SOURCE PASSAGE:
• • • •

ROSS TOWNSHIP, MI — Residents in a small Kalamazoo County community are fighting to keep medical marijuana facilities from their rural neighborhoods.
Entrepreneurs bringing plans to the Ross Township Planning Commission for approval have been met with opposition from hundreds of residents. Monday’s planning meeting was the latest battleground in a conflict between township officials and residents who want to repeal medical marijuana ordinances passed in January.
Citizen group “Ross Township for Sustainable Development” handed out yard signs and flyers before the meeting. Vehicles, some painted with phrases like “protect our rural area,” spilled out of township offices parking lot into the shoulder along M-89 at Monday’s meeting.
Nearly a dozen residents said the fate of medical marijuana should be decided by a vote of the people.
Lynn Harmon is running for a seat on the township Board of Trustees to represent the group’s interests. She said Ross Township was derelict in its duty to notify the community about medical marijuana meetings, instead opting to pass the ordinances in the dark.
Residents who addressed the Planning Commission Monday said marijuana shouldn’t be grown in rural residential zoning districts. They also expressed concerns about odor, security and the amount of water and energy consumed by marijuana grow operations.

• • • •

DATA SHOWN:

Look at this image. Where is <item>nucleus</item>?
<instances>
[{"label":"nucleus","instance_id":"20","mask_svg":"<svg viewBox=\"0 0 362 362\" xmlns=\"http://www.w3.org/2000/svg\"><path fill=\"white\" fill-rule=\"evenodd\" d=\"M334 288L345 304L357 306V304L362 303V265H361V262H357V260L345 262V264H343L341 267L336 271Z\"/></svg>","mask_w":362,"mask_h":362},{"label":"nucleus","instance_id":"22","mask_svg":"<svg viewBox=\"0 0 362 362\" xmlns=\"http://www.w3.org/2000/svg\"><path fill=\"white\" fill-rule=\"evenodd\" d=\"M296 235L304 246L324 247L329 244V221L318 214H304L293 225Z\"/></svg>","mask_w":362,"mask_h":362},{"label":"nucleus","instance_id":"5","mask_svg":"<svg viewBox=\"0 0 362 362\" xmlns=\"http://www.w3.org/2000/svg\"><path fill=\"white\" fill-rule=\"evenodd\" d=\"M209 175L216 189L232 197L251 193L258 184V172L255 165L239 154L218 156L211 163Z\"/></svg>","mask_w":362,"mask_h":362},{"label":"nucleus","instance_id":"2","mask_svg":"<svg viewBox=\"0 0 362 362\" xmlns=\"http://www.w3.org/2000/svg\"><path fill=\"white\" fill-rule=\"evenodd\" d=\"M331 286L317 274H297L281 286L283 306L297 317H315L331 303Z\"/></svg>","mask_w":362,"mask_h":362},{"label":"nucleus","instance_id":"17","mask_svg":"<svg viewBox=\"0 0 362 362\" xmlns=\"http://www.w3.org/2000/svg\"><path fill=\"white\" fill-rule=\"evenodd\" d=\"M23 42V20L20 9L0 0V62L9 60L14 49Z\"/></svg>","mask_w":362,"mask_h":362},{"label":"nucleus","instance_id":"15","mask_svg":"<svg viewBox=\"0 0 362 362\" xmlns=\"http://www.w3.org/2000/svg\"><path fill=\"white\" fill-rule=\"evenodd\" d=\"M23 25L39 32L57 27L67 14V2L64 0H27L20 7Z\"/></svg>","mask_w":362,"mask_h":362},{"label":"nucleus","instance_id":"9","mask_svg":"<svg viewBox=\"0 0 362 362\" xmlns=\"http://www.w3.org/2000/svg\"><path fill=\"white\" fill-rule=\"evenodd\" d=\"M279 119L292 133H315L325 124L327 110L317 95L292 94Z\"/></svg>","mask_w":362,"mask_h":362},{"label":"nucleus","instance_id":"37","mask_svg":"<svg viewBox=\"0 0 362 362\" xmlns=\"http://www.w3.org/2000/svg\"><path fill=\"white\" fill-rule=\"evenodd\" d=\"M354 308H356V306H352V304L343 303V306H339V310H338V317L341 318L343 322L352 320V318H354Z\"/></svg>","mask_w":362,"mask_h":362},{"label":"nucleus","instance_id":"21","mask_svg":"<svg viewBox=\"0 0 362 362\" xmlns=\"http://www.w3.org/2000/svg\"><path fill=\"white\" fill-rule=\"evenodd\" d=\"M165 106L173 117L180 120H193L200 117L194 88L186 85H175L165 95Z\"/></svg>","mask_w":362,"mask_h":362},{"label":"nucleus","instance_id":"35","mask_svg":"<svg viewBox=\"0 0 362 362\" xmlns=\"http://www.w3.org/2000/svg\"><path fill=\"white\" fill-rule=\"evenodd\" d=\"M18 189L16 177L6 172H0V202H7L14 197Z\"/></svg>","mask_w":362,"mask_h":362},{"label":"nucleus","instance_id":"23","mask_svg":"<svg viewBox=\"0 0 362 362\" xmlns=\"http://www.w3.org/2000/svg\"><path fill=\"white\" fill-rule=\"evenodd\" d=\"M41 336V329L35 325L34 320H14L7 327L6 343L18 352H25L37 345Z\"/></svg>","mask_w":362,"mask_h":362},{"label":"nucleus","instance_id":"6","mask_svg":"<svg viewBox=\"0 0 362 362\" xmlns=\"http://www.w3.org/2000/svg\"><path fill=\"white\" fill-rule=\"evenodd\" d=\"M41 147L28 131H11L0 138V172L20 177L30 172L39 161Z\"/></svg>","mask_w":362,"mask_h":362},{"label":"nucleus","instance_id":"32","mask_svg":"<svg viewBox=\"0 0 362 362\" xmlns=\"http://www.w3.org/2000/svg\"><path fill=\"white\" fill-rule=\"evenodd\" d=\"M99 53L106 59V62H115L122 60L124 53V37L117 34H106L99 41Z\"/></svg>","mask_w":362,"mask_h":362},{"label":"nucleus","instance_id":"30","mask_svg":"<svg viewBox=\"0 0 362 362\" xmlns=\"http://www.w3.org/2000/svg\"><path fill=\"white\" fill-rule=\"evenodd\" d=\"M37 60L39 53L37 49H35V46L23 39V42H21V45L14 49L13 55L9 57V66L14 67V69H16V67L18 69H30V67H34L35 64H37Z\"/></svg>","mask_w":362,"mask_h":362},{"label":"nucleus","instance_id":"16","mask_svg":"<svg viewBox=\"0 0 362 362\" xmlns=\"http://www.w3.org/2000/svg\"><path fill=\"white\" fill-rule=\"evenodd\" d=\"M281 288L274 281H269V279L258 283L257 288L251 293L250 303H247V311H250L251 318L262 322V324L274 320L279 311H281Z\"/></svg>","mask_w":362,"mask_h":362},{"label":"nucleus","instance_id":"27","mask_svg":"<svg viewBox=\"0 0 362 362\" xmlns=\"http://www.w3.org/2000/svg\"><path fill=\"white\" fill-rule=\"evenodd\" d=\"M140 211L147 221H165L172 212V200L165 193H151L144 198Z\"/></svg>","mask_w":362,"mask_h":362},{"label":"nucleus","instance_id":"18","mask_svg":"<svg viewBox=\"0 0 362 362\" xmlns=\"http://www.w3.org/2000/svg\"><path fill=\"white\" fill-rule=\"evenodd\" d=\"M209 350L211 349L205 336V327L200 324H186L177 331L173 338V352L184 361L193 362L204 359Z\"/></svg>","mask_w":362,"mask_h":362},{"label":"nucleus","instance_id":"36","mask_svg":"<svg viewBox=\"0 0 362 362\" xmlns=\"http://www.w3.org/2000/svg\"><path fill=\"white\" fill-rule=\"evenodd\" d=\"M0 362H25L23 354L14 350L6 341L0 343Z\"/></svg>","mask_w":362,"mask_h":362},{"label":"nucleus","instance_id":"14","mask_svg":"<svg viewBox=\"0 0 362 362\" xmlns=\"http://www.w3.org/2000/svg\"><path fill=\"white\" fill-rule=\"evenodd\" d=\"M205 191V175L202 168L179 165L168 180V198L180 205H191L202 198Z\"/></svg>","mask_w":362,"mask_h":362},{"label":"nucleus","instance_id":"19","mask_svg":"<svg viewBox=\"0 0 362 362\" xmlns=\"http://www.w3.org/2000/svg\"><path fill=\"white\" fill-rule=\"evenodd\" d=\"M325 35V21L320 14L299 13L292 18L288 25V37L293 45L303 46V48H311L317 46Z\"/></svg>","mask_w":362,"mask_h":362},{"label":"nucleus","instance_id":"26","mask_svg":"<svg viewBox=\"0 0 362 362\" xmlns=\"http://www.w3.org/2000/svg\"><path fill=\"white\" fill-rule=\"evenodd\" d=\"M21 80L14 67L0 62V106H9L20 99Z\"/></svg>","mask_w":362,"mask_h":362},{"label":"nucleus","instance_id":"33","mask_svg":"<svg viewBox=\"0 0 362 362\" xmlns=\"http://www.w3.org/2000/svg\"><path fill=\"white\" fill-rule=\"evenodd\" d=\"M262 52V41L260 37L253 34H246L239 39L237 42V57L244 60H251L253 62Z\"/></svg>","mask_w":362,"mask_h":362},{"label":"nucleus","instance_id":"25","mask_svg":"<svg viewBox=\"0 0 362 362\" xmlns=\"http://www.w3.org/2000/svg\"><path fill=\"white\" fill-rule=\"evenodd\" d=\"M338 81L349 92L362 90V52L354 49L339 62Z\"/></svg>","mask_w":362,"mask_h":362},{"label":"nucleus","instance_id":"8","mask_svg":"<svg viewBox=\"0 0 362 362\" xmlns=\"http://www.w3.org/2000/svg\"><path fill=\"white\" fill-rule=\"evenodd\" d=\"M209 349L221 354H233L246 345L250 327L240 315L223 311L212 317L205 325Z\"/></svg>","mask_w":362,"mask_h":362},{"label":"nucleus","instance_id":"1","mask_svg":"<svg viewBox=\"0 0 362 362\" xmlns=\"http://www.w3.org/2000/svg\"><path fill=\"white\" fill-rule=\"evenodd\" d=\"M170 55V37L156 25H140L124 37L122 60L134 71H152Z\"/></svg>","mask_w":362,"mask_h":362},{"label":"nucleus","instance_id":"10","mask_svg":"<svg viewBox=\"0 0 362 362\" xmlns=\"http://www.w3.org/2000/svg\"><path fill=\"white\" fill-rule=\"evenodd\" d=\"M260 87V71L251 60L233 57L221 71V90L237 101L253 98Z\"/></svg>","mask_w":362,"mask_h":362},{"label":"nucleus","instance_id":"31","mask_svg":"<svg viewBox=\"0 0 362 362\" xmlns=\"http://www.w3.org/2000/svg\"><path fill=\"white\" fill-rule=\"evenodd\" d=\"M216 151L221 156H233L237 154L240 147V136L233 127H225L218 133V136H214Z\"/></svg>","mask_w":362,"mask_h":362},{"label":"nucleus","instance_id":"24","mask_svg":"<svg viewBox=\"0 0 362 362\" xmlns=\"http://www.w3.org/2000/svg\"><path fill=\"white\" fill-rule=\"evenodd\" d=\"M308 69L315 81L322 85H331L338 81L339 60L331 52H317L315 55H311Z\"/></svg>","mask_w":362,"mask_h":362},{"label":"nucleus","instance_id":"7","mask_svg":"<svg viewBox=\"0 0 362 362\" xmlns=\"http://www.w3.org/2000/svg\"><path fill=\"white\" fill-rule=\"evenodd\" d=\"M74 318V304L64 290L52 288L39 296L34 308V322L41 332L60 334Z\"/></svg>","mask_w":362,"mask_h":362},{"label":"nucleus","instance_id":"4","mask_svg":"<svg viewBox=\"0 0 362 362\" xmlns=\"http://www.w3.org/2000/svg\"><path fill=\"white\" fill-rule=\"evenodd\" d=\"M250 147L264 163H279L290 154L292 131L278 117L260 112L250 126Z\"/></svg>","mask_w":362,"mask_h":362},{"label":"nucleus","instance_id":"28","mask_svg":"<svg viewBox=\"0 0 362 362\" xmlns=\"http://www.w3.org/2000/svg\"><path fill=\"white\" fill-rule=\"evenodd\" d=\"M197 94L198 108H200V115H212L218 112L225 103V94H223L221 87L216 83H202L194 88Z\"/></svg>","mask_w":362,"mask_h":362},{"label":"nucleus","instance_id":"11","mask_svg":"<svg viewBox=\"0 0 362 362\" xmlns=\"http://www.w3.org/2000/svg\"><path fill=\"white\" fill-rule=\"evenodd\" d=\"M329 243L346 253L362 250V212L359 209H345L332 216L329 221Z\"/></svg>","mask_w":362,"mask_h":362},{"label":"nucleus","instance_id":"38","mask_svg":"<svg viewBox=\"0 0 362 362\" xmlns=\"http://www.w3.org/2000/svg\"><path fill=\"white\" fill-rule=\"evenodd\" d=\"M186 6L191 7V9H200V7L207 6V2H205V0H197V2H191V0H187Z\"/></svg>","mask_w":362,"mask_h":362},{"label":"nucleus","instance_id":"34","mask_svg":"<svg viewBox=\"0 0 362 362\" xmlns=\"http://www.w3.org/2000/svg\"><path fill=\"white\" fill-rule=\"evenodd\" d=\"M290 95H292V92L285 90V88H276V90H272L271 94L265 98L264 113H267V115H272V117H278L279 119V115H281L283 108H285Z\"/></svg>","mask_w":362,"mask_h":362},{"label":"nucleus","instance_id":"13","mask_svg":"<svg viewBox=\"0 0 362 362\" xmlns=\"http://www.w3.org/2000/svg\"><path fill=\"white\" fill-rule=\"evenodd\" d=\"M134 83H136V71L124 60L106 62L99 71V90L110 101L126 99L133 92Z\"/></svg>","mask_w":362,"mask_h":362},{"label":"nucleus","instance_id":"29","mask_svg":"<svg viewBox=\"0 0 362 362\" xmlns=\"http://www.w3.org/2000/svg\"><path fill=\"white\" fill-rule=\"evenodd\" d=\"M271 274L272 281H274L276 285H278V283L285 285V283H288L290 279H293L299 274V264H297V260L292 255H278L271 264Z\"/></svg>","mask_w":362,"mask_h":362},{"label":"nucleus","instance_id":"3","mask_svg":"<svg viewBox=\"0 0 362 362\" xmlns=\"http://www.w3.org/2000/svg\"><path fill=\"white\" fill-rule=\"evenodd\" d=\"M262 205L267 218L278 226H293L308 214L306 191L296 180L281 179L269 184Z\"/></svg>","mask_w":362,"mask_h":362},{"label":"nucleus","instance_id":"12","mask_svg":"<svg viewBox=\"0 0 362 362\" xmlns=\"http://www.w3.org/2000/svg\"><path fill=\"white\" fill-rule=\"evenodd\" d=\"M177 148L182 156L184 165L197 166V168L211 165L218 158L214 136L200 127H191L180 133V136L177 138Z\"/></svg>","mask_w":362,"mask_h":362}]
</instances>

• • • •

REQUIRED WORK:
Can you return, word for word, the part of the Ross Township article starting at "ROSS TOWNSHIP, MI" and ending at "at Monday’s meeting."?

FINISHED EXERCISE:
ROSS TOWNSHIP, MI — Residents in a small Kalamazoo County community are fighting to keep medical marijuana facilities from their rural neighborhoods.
Entrepreneurs bringing plans to the Ross Township Planning Commission for approval have been met with opposition from hundreds of residents. Monday’s planning meeting was the latest battleground in a conflict between township officials and residents who want to repeal medical marijuana ordinances passed in January.
Citizen group “Ross Township for Sustainable Development” handed out yard signs and flyers before the meeting. Vehicles, some painted with phrases like “protect our rural area,” spilled out of township offices parking lot into the shoulder along M-89 at Monday’s meeting.